Pisa Katedrali (Duomo)
Yapım çalışmaları 1063 yılında başlayan katedralin 12. Yüzyıldan kalma ve değişik motiflerle süslenmiş 4 katlı ön cephesi gerçekten de görülmeye değerdir. Katedralin duvarları da Carrara mermeri denilen beyaz parlak mermerle yapıldığı için muhteşem bir görüntü sergilemektedir. Mimari Buscheto’dur ve usta mimar haklı bir gururla katedralin sol uçtaki kemerine “Bu mermer kilisenin bir eşi daha yoktur” diye yazmıştır. Gerçekten eşine nadir rastlanacak eserlerden biri bu katedral. Katedrale giriş ücretsiz. İçeride mutlaka görülmesi gereken eser de Giovanni Pisano’nun 14. Yüzyılda yaptığı mermer vaiz kürsüsüdür. Biletleri şuradaki internet sitesinden alabilirsiniz.
Pisa Kulesi ve hakkındaki ilginç bilgiler (Torre di Pisa)

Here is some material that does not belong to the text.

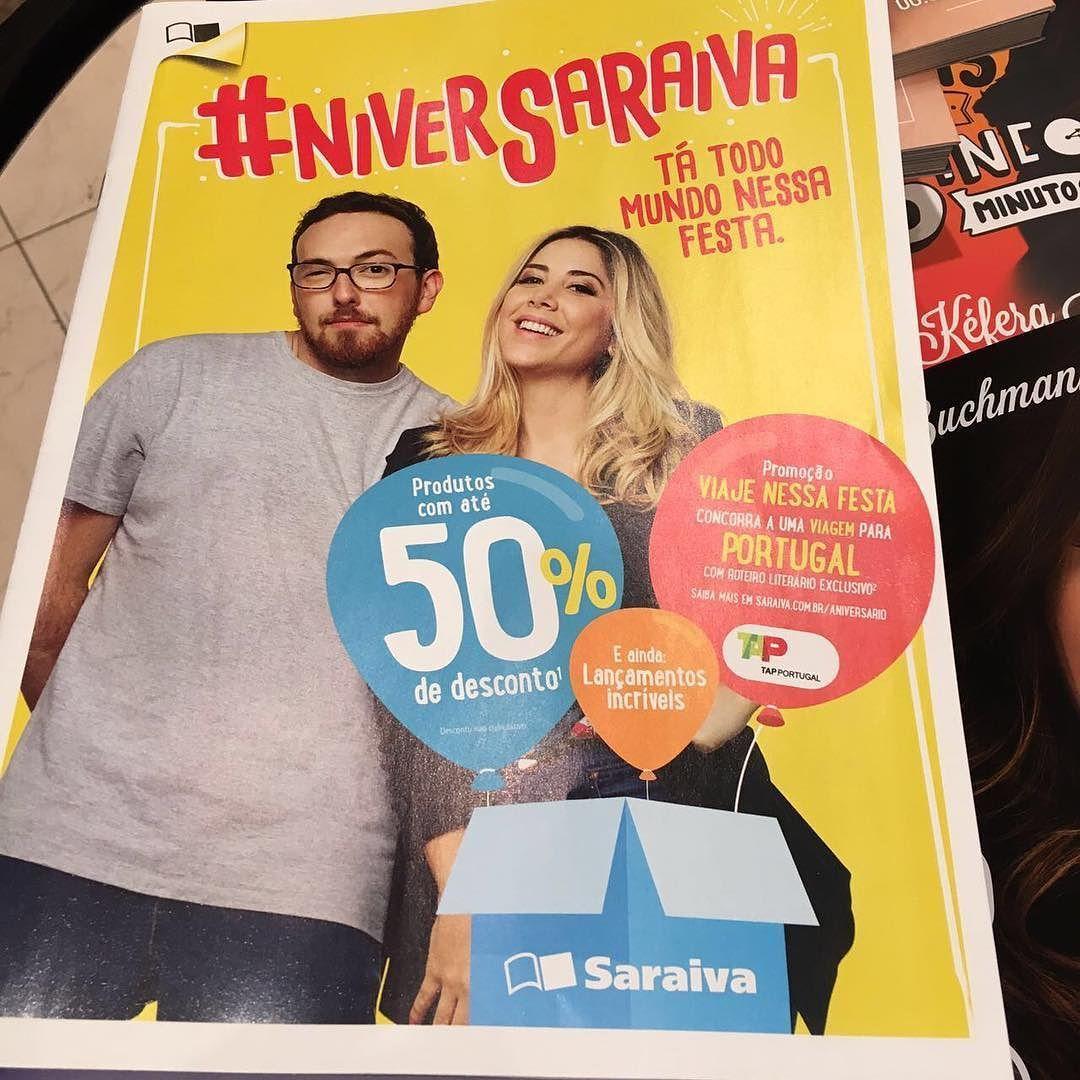 """Campanha de aniversário da Saraiva por todas as lojas do Brasil! Eba! #manualdafossa bombando! Meu companheiro de editora @fredelboni com o seu novo livro """"Só a gente sabe o que sente""""! @saraivaonline  Ah genteeeee! O meu novo livro vem aí! Novembro! #amorex"""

Öncelikle Pisa Kulesi’nin hikayesi ve neden eğri olduğuyla başlayalım. Kule’nin bulunduğu alana Campo del Miracoli yani Mucizeler Meydanı deniliyor. Pisa Kulesi de aslında yine bu meydanda yer alan ve yapımına kendisinden yaklaşık 100 yıl önce (1063) başlanan Pisa Katedrali’nin çan kulesi olması için yapılmıştır. Yapımına 1173’te başlanan kule sekiz katından üçüncüsü çıkılmışken eğilmeye başlıyor. Ancak bu eğrilme kulenin yapımını engellememiş ve 1350 yılında kulenin inşası tamamlanmıştır. 54.5 metre olan Pisa Kulesi’nin eğimi yüzyıllar boyunca sürmüş ve 20. Yüzyılda yapılan ölçümlerde kulenin ana akstan 4.5 metre uzaklaştığı saptanmıştır. Yıkılacağından korkulduğu için 1990’larda bir ara ziyarete kapatılmıştır. Eğimin karşı tarafından biraz toprak çıkarılmasıyla 2000’li yılların başında eğriliği %10 oranında düzeltilmiş olsa da çalışmalara devam edilmiştir.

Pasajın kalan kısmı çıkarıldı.